Here is the uncomfortable truth: when building software with AI, the bottleneck is often not raw AI generation. It is the human coordination wrapped around it. We write a spec, ask AI to draft it, inspect the draft, clarify gaps, request code, run checks, paste failures back, review the diff, ask for a PR description, and decide whether the result is safe. The AI finishes each local task quickly — then waits for us to coordinate the next one.

This is AI-assist: the old process, plus AI bolted on. It speeds up individual steps, but leaves the expensive part untouched: the coordination layer between intent, implementation, validation, review, and delivery. The practical path is not to remove engineers from judgment; it is to move them out of repetitive coordination work in the messy middle.

In our team, we have been testing a different approach: treating development as structured collaboration between specialized AI roles, orchestrated as teams, not a sequence of prompts handed back to one assistant.

The insight: Let AI agents think together

But if humans are no longer coordinating every repetitive handoff, how does the system still catch bugs, challenge assumptions, and surface edge cases before final review?

You could add another manual checkpoint, but that gives the bottleneck a new name. You could add a single AI checker, but that often collapses into another single-perspective review.

The answer: organize AI roles into two opposing teams — Proposer and Challenger — each with different specialist responsibilities per phase, and let them debate through a structured protocol. This is not magic — this is the same reason pair programming works, but at a larger scale: instead of two people, you have two teams of AI specialists continuously challenging each other.

The exact role names are not the point. The design principle is: keep specification, implementation, review, validation, and delivery as separate responsibilities instead of collapsing them into one generic assistant response. Separate the engineering responsibilities, make each side argue from evidence, and let an Orchestrator decide when the work is good enough to move forward.

AI-native development redesigns the process so these specialist roles collaborate around shared artifacts. Humans are freed from tedious micro-coordination handoffs in the middle, but not from ownership or judgment. In between, agents automatically explore, refine, validate, challenge, and package the work. By default, humans step in at the strategic gates: defining intent at the start, approving the outcome at the end, or adding guidance when the system explicitly escalates.

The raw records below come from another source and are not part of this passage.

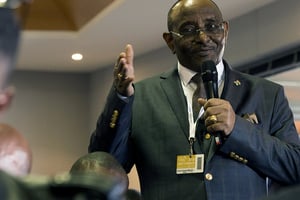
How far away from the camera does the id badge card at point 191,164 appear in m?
1.97

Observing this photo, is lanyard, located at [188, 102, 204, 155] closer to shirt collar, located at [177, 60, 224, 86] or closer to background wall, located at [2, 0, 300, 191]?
shirt collar, located at [177, 60, 224, 86]

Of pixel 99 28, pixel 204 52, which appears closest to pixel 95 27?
pixel 99 28

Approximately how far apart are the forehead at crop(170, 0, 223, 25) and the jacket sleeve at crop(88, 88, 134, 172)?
0.35 m

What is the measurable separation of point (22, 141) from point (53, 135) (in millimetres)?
5511

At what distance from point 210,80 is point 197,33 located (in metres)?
0.21

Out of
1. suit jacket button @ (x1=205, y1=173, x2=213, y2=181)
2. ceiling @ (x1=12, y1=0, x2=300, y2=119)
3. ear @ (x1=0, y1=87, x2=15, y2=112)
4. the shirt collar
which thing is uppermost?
ceiling @ (x1=12, y1=0, x2=300, y2=119)

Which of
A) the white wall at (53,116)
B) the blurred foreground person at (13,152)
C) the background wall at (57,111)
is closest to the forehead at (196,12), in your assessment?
the blurred foreground person at (13,152)

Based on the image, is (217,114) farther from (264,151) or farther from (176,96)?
(176,96)

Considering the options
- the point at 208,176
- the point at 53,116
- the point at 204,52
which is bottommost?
the point at 208,176

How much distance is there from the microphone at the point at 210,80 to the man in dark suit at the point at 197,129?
35mm

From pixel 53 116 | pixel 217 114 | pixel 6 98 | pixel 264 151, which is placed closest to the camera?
pixel 6 98

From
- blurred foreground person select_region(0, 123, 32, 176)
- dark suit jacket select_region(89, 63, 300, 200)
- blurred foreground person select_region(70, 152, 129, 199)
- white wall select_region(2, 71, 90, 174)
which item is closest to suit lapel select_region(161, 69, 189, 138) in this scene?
dark suit jacket select_region(89, 63, 300, 200)

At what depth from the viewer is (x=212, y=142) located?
6.52 feet

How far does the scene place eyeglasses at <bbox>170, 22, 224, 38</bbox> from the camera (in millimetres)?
2051
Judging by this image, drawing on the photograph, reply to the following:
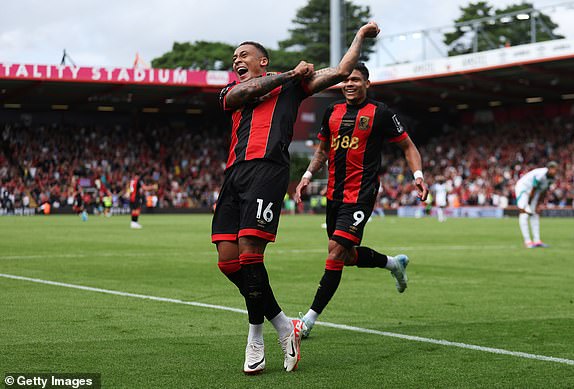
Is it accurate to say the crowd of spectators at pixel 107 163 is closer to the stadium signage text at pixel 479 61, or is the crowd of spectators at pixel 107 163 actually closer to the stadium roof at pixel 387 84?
the stadium roof at pixel 387 84

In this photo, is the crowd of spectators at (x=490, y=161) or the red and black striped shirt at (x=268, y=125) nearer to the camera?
the red and black striped shirt at (x=268, y=125)

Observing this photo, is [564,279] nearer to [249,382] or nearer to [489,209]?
[249,382]

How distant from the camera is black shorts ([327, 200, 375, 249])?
788 cm

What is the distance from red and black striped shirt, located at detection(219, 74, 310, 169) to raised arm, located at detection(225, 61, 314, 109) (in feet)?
0.31

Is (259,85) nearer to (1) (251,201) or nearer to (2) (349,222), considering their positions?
(1) (251,201)

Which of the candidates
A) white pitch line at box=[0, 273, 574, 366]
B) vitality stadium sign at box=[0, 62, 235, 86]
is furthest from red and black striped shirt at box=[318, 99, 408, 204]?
vitality stadium sign at box=[0, 62, 235, 86]

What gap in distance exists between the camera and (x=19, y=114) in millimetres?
58062

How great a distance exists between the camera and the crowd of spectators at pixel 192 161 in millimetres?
53562

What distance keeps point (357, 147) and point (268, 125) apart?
7.05 ft

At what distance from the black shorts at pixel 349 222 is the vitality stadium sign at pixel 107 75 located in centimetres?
4237

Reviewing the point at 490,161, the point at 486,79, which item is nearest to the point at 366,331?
the point at 486,79

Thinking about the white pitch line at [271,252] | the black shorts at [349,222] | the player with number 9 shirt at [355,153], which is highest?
the player with number 9 shirt at [355,153]

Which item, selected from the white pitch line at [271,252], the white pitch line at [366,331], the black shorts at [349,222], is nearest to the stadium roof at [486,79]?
the white pitch line at [271,252]

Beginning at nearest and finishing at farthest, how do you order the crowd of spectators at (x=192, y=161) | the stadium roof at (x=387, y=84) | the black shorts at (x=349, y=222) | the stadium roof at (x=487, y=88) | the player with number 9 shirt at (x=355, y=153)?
the black shorts at (x=349, y=222) < the player with number 9 shirt at (x=355, y=153) < the stadium roof at (x=387, y=84) < the stadium roof at (x=487, y=88) < the crowd of spectators at (x=192, y=161)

How it works: Three phases, one spec-driven pipeline

The workflow is built around three moving parts: Spec → Build → Delivery, two opposing specialist sides, and an Orchestrator that decides when to revise, escalate, or move forward. That order is intentional. The Spec phase is the most important because it defines the contract that must be obeyed in every later phase: objective, constraints, interpreted requirements, explicit assumptions, open questions, proposed approach, and Definition of Done.

In that sense, this is a form of Spec-Driven Development. The spec can be short or long depending on what the problem requires, but it must become the controlling artifact of the workflow. Build agents do not simply "do what seems reasonable"; they first derive tests and checks from the agreed spec, then implement against both the spec and that validation design. Delivery agents do not simply summarize the diff; they prove whether the implementation satisfies the spec. If the spec is weak, the whole pipeline is weak. If the spec is precise, the later phases have something concrete to optimize, challenge, and verify.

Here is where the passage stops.